The 52-year-old said he only had himself to blame for Simone's decision to return to Australia mid-way through the series with the former couple's three children.
Adding salt to the wound were the constant stream of taunts from England's Barmy Army as he took to the field for a hard-fought series, which England ultimately won 2-1.
“Getting divorced was a difficult time in my life and for my children. And it was my fault, so I have to live with it for the rest of my life,” Warne said while discussing the topic on Fox Cricket.
“A week before the Ashes series to do that and then have to drag myself off the canvas to get out there and play against a quality England side. To have the Barmy Army for six hours a day, not just 10 minutes singing songs and sing ‘where’s your missus gone?’
“I’m sitting there worrying about my children that I was hoping I was going to spend three months of the Ashes series with.

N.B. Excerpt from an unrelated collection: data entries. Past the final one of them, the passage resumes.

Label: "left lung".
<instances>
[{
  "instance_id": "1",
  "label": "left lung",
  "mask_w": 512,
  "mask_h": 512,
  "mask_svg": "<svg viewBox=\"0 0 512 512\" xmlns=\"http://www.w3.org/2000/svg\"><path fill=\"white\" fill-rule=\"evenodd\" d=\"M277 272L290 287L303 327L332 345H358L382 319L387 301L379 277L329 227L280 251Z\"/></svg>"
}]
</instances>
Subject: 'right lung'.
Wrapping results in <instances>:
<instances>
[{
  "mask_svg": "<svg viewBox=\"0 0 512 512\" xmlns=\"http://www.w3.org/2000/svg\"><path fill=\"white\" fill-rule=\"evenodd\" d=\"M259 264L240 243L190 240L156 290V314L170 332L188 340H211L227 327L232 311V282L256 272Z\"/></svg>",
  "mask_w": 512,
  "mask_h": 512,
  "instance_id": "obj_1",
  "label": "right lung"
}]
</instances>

But because of my own doing, they had to turn around and find a flight.
“I was pretty devastated with that and that was the lowest point of my life. And then I had to go out and play an Ashes series.”
Shane Warne describes frustrations of paparazzi attention
Warne has never been shy to put himself out in the public sphere, but he admitted the excessive attention he gets was often too much.
He described an incident where a shirtless stroll on his balcony had been snapped by a hidden photographer - prompting suggestions he'd been swanning around deliberately in a bid for attention.
“Like the other day I got out of the shower and was sitting on my balcony and I get papped on my balcony — which I had no idea the guy was there," he said.
“Next I read people saying ‘he just waned to strut with his shirt off on his balcony to get pictures’. Are you serious? I’ve got my big fat guts out on the balcony, I should be able to have that privacy.”
Seeing his personal life play out in tabloid news and magazines was not what he wanted, Warne said.
The impact it had on his children, particularly at a younger age, was an aspect he found particularly disturbing, alleging there had been times the press had behaved in a downright dangerous manner in order to get pictures to sell.
“It’s not fair on my children to do that. I resented it for a while, I understand it now,” he said.
“To have to try and deal with it every day is hard for people to understand. A lot of people might say ‘get on with it, does it really matter?’
“But when it affects your life, your children’s lives. You don’t leave your house because you’re getting followed and they drive like maniacs and try and cut you off and your kids get scared in the car so you stay in the house. That’s a bit of an issue.”